* _REQUIREMENT_: Each line with the string "Vietnam" is to be copied from the records below.
** Opening DATA block **
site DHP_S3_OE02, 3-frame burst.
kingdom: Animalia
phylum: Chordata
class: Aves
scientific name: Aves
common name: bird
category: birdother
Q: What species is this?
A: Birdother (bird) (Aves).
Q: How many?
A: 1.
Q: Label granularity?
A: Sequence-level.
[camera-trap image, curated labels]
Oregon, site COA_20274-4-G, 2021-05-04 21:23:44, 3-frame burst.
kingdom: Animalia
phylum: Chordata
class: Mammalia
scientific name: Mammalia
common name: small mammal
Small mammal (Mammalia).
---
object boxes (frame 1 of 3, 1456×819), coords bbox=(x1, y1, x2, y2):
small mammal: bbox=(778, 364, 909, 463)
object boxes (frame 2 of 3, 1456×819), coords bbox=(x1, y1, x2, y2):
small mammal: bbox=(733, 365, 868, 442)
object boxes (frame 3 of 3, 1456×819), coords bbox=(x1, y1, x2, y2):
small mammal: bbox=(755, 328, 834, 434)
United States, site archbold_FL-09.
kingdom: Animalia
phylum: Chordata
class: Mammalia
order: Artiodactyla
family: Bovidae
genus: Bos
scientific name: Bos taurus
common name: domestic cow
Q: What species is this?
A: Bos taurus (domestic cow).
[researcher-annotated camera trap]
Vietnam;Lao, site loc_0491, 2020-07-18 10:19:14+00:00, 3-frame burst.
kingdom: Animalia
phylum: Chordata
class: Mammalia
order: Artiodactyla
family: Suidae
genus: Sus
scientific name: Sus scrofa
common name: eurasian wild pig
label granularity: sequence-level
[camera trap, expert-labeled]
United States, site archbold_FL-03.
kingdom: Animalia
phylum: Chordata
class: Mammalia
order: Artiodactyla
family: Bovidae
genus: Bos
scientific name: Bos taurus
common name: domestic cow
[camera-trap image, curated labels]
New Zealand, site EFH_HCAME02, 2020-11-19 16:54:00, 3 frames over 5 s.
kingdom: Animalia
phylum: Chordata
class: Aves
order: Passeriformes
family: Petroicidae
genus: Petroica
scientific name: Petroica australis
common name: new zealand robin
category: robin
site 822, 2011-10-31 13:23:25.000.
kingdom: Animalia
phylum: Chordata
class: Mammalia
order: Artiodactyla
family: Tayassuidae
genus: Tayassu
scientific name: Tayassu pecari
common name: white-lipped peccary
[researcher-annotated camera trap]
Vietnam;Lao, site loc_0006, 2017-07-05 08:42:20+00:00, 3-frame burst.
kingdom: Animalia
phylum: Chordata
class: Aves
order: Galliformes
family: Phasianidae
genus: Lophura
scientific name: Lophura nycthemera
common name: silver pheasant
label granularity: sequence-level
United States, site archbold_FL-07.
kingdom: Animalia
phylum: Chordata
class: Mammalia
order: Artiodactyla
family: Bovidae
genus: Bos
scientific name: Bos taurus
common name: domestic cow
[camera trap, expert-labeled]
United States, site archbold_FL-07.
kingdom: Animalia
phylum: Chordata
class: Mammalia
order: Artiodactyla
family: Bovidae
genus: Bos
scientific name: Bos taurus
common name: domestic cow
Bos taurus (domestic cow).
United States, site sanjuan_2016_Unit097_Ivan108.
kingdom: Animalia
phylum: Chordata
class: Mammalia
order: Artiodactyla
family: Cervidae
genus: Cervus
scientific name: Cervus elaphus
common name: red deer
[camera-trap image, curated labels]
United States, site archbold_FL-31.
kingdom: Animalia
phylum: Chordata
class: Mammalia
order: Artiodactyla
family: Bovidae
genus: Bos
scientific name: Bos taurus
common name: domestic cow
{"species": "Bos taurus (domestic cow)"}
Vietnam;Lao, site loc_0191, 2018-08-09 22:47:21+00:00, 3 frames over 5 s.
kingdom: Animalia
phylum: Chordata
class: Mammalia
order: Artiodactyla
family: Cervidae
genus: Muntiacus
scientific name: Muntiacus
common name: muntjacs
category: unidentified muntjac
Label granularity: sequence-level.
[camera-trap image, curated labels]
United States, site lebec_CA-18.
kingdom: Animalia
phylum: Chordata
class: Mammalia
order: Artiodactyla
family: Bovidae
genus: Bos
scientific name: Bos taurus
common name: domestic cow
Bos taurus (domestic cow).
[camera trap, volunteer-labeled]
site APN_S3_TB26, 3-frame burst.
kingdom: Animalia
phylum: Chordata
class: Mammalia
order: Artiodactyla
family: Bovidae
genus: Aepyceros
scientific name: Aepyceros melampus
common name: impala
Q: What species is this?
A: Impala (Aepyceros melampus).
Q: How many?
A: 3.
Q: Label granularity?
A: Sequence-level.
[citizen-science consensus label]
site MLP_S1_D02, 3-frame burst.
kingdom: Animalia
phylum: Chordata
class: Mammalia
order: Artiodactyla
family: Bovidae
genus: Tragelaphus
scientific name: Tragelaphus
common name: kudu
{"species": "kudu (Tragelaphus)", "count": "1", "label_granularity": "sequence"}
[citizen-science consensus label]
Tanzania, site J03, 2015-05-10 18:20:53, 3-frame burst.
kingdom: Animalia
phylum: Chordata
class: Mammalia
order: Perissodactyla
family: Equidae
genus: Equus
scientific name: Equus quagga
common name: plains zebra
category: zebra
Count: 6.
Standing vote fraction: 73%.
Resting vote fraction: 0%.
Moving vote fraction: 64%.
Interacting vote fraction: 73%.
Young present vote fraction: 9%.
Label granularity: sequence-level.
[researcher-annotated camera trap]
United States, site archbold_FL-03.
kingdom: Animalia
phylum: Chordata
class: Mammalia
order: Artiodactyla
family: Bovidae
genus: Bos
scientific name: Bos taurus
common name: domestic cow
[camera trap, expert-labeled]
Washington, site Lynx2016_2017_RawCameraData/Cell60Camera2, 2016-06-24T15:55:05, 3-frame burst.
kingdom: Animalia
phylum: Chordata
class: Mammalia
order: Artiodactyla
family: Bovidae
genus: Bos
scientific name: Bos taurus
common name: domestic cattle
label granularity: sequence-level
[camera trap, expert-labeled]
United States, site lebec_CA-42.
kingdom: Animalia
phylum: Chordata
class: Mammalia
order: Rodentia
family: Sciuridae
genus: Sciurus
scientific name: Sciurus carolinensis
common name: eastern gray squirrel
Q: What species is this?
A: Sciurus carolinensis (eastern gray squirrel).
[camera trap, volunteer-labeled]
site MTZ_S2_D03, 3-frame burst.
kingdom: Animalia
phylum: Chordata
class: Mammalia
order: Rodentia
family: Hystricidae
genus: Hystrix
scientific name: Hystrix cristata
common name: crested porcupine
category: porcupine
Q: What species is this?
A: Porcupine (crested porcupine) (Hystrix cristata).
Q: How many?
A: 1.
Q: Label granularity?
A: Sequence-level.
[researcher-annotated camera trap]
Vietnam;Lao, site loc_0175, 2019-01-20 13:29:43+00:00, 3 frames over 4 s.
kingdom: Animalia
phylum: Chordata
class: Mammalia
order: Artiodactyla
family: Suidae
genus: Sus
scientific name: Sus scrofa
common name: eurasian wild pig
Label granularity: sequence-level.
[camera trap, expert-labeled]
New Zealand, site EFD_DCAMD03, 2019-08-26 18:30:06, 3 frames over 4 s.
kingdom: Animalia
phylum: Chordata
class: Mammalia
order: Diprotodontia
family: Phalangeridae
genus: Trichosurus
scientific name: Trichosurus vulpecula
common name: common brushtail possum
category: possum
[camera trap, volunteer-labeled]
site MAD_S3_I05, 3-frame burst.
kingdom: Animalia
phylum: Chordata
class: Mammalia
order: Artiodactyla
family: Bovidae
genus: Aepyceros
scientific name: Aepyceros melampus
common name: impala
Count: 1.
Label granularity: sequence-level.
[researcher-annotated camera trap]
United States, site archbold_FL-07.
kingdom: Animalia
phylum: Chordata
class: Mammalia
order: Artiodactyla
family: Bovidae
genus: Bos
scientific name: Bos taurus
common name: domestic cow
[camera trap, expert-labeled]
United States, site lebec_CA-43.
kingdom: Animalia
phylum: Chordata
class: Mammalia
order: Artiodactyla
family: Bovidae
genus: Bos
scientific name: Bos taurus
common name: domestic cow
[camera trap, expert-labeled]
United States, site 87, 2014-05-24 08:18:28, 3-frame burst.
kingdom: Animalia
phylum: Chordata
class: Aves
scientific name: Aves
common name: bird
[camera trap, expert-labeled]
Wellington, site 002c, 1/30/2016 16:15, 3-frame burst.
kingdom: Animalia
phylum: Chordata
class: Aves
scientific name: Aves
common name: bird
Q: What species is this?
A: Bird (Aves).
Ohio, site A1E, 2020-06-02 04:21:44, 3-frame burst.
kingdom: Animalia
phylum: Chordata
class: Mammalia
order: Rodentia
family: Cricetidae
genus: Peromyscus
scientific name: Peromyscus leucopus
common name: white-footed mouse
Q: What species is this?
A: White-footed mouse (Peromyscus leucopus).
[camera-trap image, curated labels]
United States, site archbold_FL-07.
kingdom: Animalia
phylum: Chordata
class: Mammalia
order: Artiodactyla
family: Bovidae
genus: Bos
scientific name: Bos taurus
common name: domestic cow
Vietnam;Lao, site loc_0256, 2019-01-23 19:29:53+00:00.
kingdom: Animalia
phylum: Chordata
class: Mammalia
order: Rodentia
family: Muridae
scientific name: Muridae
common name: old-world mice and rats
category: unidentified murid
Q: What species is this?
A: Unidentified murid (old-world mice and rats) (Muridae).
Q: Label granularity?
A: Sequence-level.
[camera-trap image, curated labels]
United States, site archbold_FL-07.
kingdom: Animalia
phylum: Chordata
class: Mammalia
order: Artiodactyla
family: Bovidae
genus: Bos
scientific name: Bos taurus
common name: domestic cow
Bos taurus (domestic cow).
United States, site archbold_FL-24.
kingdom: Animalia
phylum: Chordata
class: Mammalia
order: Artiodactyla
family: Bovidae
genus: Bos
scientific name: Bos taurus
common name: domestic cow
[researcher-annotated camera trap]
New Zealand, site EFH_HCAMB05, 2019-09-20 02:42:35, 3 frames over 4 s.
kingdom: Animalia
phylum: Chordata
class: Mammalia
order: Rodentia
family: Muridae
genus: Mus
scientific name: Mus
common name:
** Closing DATA block **
* _EXPECTED ANSWER_:
Vietnam;Lao, site loc_0491, 2020-07-18 10:19:14+00:00, 3-frame burst.
Vietnam;Lao, site loc_0006, 2017-07-05 08:42:20+00:00, 3-frame burst.
Vietnam;Lao, site loc_0191, 2018-08-09 22:47:21+00:00, 3 frames over 5 s.
Vietnam;Lao, site loc_0175, 2019-01-20 13:29:43+00:00, 3 frames over 4 s.
Vietnam;Lao, site loc_0256, 2019-01-23 19:29:53+00:00.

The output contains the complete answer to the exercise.